## TEXT EXTRACT:
Going long Yongye International (YONG) at its current market price of approximately $6.25 per share represents an interesting risk-arbitrage opportunity. Although the deal presents typical M&A risks as well as atypical foreign investment risks, the buyout price appears to severely undervalue the firm's intrinsic value. In most risk-arbitrage opportunities, the primary downside risk is that deal will fail to close thus exerting downward pressure on the target's price. In the case of YONG, a failure to close might actually be a best-case scenario if and when the market valuations for U.S.-listed Chinese equities eventually returns to some form of normalcy.
Full Alliance Int'l Finalizes Buyout of Yongye Int'l
On September 23rd, Yongye International announced its finals plans to be taken private by Full Alliance International Ltd. (Full Alliance) for $339.2M. Full Alliance is offering $6.69 per share in cash for all outstanding shares to be paid in full sometime in 2014; the deal is expected to close at the end of the first fiscal quarter of 2014 (i.e., between October and January).

## REQUIRED TASK 1:
Please reproduce the passage of the Yongye buyout article word for word, beginning at the words "Full Alliance Int'l" and stopping after the words "October and January).".

Items drawn from a data source:
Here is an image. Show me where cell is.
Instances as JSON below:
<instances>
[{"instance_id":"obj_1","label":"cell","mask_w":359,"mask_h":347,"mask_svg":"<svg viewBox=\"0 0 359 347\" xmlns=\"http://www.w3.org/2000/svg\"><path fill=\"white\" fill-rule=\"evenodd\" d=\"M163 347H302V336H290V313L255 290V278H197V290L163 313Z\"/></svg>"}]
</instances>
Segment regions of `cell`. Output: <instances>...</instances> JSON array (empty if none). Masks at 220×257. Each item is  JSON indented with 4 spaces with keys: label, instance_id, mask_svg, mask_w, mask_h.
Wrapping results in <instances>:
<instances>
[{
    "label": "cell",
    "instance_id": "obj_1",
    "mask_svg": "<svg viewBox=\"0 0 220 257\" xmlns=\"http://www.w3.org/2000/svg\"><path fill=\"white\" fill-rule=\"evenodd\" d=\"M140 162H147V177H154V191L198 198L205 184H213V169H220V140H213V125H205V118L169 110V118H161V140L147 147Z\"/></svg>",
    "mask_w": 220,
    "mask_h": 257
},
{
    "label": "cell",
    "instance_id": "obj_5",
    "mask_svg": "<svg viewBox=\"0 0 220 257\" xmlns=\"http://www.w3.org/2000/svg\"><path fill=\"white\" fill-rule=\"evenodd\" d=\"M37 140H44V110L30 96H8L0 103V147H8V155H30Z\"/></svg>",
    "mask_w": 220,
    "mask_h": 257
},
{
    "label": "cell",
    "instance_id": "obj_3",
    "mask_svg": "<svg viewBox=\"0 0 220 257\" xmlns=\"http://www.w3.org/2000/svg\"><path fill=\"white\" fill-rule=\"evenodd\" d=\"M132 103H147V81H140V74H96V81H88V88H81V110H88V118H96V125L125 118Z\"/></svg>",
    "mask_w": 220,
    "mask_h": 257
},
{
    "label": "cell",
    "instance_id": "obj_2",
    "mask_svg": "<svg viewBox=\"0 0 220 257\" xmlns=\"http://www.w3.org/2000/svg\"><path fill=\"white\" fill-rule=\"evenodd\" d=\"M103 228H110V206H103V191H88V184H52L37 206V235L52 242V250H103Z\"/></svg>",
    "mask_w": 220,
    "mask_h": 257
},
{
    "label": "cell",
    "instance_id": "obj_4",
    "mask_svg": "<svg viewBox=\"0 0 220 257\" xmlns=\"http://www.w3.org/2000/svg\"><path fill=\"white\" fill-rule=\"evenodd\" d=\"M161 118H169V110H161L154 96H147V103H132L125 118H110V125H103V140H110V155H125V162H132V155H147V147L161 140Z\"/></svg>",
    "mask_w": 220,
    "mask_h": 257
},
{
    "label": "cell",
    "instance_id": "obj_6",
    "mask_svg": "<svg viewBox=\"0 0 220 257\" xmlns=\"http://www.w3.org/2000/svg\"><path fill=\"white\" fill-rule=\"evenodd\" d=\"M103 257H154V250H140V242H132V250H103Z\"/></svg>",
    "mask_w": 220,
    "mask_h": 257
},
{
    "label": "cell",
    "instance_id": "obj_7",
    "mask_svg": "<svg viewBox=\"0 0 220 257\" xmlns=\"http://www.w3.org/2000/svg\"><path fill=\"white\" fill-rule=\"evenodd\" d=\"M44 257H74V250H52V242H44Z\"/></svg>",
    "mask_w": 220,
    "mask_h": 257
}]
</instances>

## REQUIRED TASK 2:
How many lines in the listing contain the string "JSON", with case counting? Reply with the number only.

## EXERCISE RESULT 1:
Full Alliance Int'l Finalizes Buyout of Yongye Int'l
On September 23rd, Yongye International announced its finals plans to be taken private by Full Alliance International Ltd. (Full Alliance) for $339.2M. Full Alliance is offering $6.69 per share in cash for all outstanding shares to be paid in full sometime in 2014; the deal is expected to close at the end of the first fiscal quarter of 2014 (i.e., between October and January).

## EXERCISE RESULT 2:
2